Um funciona só com música. O outro funciona melhor na página que na trilha. music-menino-que-voce-foi precisa da voz quente e dos pads para ganhar vida emocional—a música salvando a linguagem da inércia. music-o-prologo já é ágil na preto-e-branco. As rimas cortam, as imagens mordem, a ironia sobrevive ao silêncio. A faixa cumpre o que o conto faz: Borges faz nada e a coisa acontece anyway. O poema executa esse gesto na forma. Um é dependente do som; o outro o usa como ornamento de algo que já está afiado. Leitor de Chico e Cohen escolhe Borges que escolhe não escolher. Leitor de Chico e Cohen escolhe Borges que escolhe não escolher. Leitor de Chico e Cohen escolhe Borges que escolhe não escolher. Leitor de Chico e Cohen reconhece e escolhe Borges. Leitor de Chico e Cohen reconhece Borges.

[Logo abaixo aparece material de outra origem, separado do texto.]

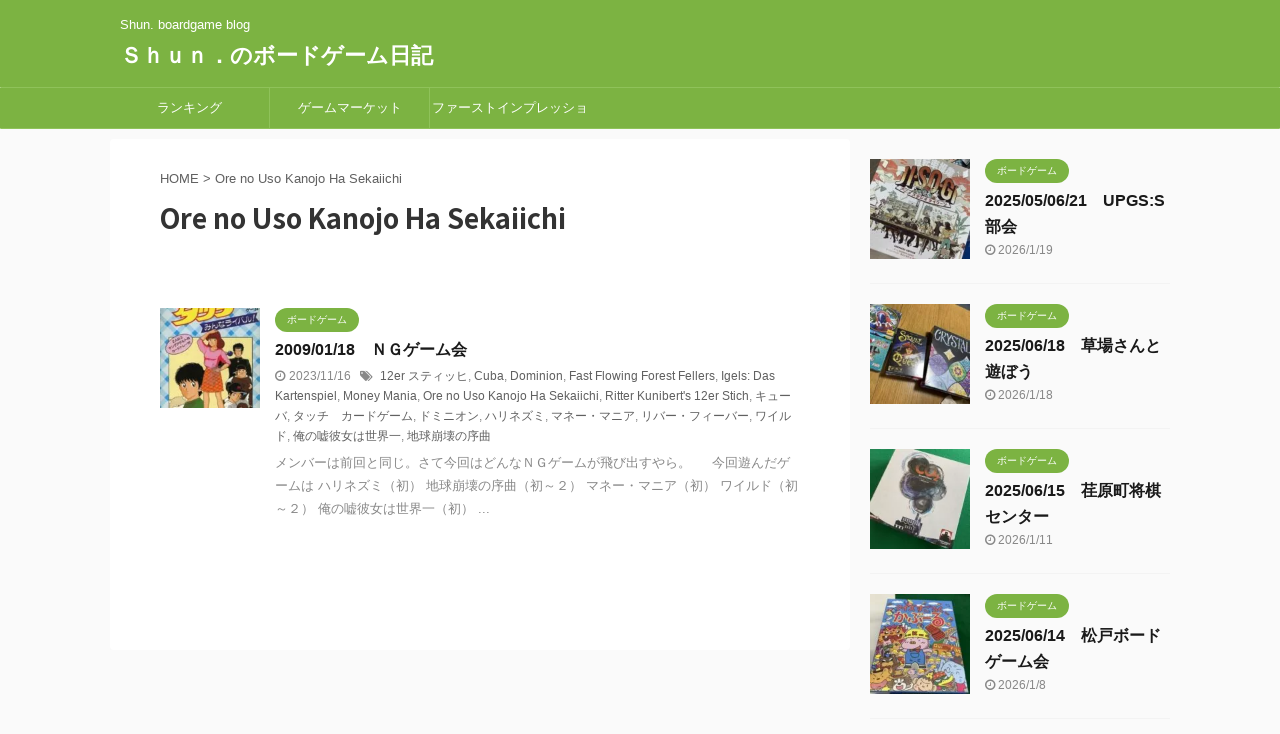

--- FILE ---
content_type: text/html; charset=utf-8
request_url: https://www.google.com/recaptcha/api2/aframe
body_size: 267
content:
<!DOCTYPE HTML><html><head><meta http-equiv="content-type" content="text/html; charset=UTF-8"></head><body><script nonce="O3PxSFrhOHizRvr8RUhNXg">/** Anti-fraud and anti-abuse applications only. See google.com/recaptcha */ try{var clients={'sodar':'https://pagead2.googlesyndication.com/pagead/sodar?'};window.addEventListener("message",function(a){try{if(a.source===window.parent){var b=JSON.parse(a.data);var c=clients[b['id']];if(c){var d=document.createElement('img');d.src=c+b['params']+'&rc='+(localStorage.getItem("rc::a")?sessionStorage.getItem("rc::b"):"");window.document.body.appendChild(d);sessionStorage.setItem("rc::e",parseInt(sessionStorage.getItem("rc::e")||0)+1);localStorage.setItem("rc::h",'1769287690442');}}}catch(b){}});window.parent.postMessage("_grecaptcha_ready", "*");}catch(b){}</script></body></html>

--- FILE ---
content_type: application/javascript; charset=utf-8
request_url: https://fundingchoicesmessages.google.com/f/AGSKWxXBMHD0sbinzT75IKygdi6Pk7Ib8iShyG2ebp3rgHJ_Vx3uNE6GZ31RMmJbKCCX4h4Vz9prkloqYxsgrSJK6OsXl-WIbtAR3WgCBLl60EPy1EpCp74exsvgXS5I8Vb0NjnEakK1HHDxgTRIRx2pz0qxoCqNmJfvDBBRVgt9iHX0Z2qiS_50lMu-I3T6/_/dynamiccsad?/adtech./amp-ad-/ad.jsp?/showflashad.
body_size: -1288
content:
window['542318e0-8df5-4248-aa7d-20981452d279'] = true;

Analysis — Menino Que Você Foi

music-menino-que-voce-foi como meditação guiada é competente. Como poema na página falha. A compressão não está lá—'o som de uma voz que você amava' é clara mas não densa. 'Ele merecia todo o amor do mundo / e merecia o seu' é cliché vazio, duas frases que dizem nada. A estrutura—instrução/memória/volta—é útil para o formato meditativo, mas exatamente por isso torna-se padrão, não surpresa. Muitas palavras para criar atmosfera, poucas para exercer pressão na linguagem. Na remoção da música: nenhuma linha pede releitura. A página fica inerte. A música é boa, a poesia nunca desperta. A música é boa; a poesia nunca desperta do sono. A música funciona; a poesia nunca desperta de seu sono. Música funciona bem. Poesia nunca desperta.

Analysis — The Prologue

music-o-prologo sobrevive sem música. 'E eu sou a poeira da esquina!' comprime visão inteira em seis palavras. 'Num jantar do Clube...' (mentira barata!) tem pressão sintática—o parêntese não decora, reconstrói o tom. 'A minha preguiça tomou a decisão!' é punch line que funciona fria. As rimas (parado/empolgado/lado a lado/atravessado) são inevitáveis, não mecanicamente forçadas. Sem filler—cada verso carrega sentença completa. Os composer notes não explicam, revelam ironia subjacente: a inércia como posição. Isso é poesia funcional. Isso é poesia verdadeira do tipo que Chico fazia, onde a página é a medida certa. Isso é poesia verdadeira, do tipo que Chico fazia, onde a página é a medida mais importante.

Evaluator State

Before: "O sim é a estrutura performada. Claro."
After: "O Não não sai. A preguiça decide tudo. Leio a estrutura antiga nesse grifo e ela é verdadeira: o sim é o que não foi dito."